### EXCERPT PROVIDED
◇ ◇ ◇ ◇ ◇ ◇ ◇
Foreword Review — Mar / Apr 2000

A stimulating discussion of personal values versus what people deem valuable is the overall premise of this book. What people honestly value versus what they should value is a thought provoking dilemma. The author makes the point with concise storytelling and by using actual examples of choices people have made. He begins by asking readers to make a list of their personal values, then differentiates between “things of value” such as home, money, etc. and “values” like honesty and integrity. He writes of personal responsibility and how everyone must take the responsibility for their own actions-both good and bad. The book lists Fourteen Character Management Maxims to follow in order to become a “character-centered, principle-centered” person. One of the most important of these maxims is “learn to forgive yourself and others.”

Using extensive quotations from such notables as H. L. Mencken and others Cowan shows the reader how to relate to the process of what he terms “Victimspeak” (It’s not my fault.) and what to do to correct this type of thinking. One of the steps to developing a better character when something goes wrong in life is to, “Go to your mirror, look at the image of yourself and blame that person, because that’s whose fault it is.” Another is recognizing that being a victim is “an addiction that begins with a personal choice.”

Universal principals such as trust, honesty and more are discussed in detail beginning with the statement: “when values erode, your character goes with them.” The author suggests keeping a journal in which people can list their values and keep track of how those values are compromised in daily living. Then he details what people can do to avoid that compromise by accepting the consequences of their actions.

The explanation of the difference between empathy and sympathy is comprehensive and interesting, and the advice about how to be “proactive” instead of “reactive” is motivating. For those who find that they face more and more difficult choices in today’s society and realize that just because “everybody does it” does not necessarily make an action or reaction right, or for those who feel the need to analyze their own character, this book is a good choice. Clear and succinct, the advice is well thought out and could benefit anyone seeking to enlighten or strengthen his or her lives.
◇ ◇ ◇ ◇ ◇ ◇ ◇
### SUPPLIED ENTRIES

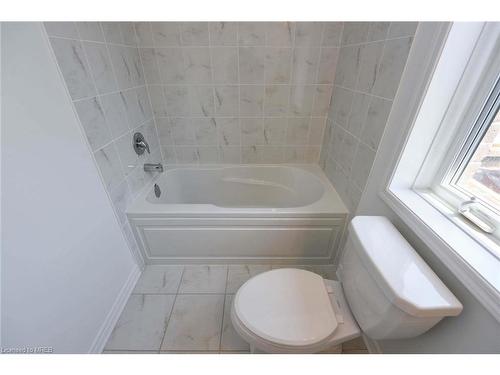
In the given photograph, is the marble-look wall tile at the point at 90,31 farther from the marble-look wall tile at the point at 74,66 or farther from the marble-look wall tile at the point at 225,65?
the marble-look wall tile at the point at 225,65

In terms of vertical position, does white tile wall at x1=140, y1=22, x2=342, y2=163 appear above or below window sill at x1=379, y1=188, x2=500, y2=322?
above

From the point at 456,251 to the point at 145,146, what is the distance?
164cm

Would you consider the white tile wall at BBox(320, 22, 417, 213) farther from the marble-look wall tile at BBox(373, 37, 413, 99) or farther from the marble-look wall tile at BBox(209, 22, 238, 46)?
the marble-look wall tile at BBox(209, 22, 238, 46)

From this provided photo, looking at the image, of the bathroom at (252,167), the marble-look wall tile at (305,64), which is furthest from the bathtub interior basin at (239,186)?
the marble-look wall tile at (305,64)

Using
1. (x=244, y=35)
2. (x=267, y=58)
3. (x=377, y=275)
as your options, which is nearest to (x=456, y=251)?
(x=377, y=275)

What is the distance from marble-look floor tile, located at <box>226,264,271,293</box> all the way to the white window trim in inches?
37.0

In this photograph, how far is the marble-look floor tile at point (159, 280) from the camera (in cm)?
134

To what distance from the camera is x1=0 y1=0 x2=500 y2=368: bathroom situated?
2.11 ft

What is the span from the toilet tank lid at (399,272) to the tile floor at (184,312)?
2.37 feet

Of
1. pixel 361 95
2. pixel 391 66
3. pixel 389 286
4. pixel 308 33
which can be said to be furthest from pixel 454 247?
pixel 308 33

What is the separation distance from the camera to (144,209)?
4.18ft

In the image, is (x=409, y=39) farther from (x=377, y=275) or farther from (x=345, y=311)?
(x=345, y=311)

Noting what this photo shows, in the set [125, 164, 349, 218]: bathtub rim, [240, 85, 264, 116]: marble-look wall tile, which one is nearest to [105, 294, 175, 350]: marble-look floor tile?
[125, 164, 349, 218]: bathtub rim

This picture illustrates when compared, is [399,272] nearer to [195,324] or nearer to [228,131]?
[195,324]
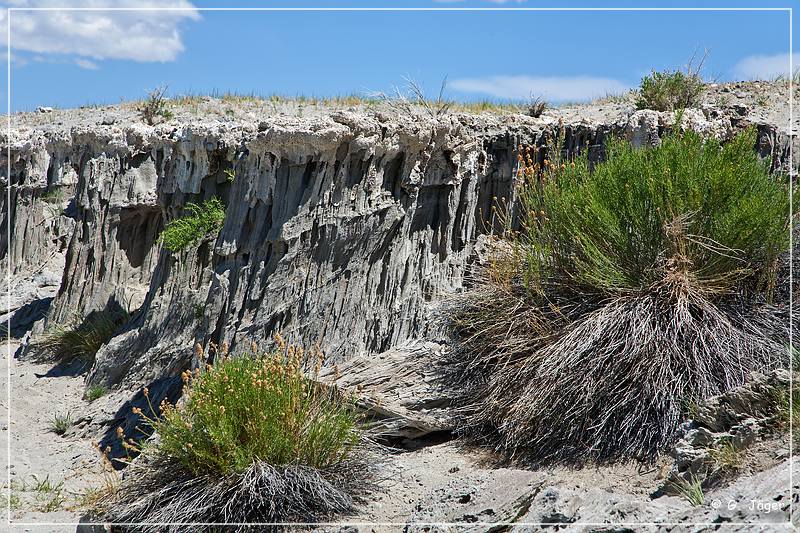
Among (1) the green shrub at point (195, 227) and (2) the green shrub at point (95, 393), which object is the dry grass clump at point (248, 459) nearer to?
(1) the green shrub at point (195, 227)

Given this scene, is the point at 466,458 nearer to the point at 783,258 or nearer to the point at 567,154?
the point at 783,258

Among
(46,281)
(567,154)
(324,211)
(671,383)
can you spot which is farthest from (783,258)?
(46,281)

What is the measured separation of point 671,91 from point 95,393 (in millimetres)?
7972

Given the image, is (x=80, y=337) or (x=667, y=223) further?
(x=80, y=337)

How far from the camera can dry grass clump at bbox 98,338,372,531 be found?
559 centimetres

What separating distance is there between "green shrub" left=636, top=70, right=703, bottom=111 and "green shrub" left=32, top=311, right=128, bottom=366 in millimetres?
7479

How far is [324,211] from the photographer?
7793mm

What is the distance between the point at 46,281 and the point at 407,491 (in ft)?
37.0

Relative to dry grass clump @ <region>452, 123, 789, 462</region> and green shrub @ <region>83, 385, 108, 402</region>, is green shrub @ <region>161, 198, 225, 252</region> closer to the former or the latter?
◇ ◇ ◇ ◇ ◇ ◇ ◇
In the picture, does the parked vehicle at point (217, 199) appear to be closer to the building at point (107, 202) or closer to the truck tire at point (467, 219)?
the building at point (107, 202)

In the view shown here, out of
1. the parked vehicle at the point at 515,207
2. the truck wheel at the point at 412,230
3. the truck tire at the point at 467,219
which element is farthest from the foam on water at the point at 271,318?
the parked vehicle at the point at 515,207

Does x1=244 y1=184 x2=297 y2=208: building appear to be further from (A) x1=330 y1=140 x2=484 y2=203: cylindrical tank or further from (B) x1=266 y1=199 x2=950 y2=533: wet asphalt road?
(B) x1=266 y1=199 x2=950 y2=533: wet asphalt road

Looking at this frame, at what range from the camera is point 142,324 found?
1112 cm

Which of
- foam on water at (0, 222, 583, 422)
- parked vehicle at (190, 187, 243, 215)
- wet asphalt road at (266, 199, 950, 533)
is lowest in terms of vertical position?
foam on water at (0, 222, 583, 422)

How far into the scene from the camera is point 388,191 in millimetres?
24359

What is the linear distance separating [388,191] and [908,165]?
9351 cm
◇ ◇ ◇ ◇ ◇ ◇ ◇
### REQUIRED TASK A
According to the book review, why does the author suggest keeping a journal? Answer in one to three sentences.
### REQUIRED TASK B
In the book review, how many Character Management Maxims does the book list?
### REQUIRED TASK C
Reproduce the book review's words, starting with "Universal principals such" and going on through "of their actions.".
Answer from the book review alone.

### WRITTEN RESPONSE A
The author suggests a journal so people can list their values and keep track of how those values are compromised in daily living.

### WRITTEN RESPONSE B
Fourteen.

### WRITTEN RESPONSE C
Universal principals such as trust, honesty and more are discussed in detail beginning with the statement: “when values erode, your character goes with them.” The author suggests keeping a journal in which people can list their values and keep track of how those values are compromised in daily living. Then he details what people can do to avoid that compromise by accepting the consequences of their actions.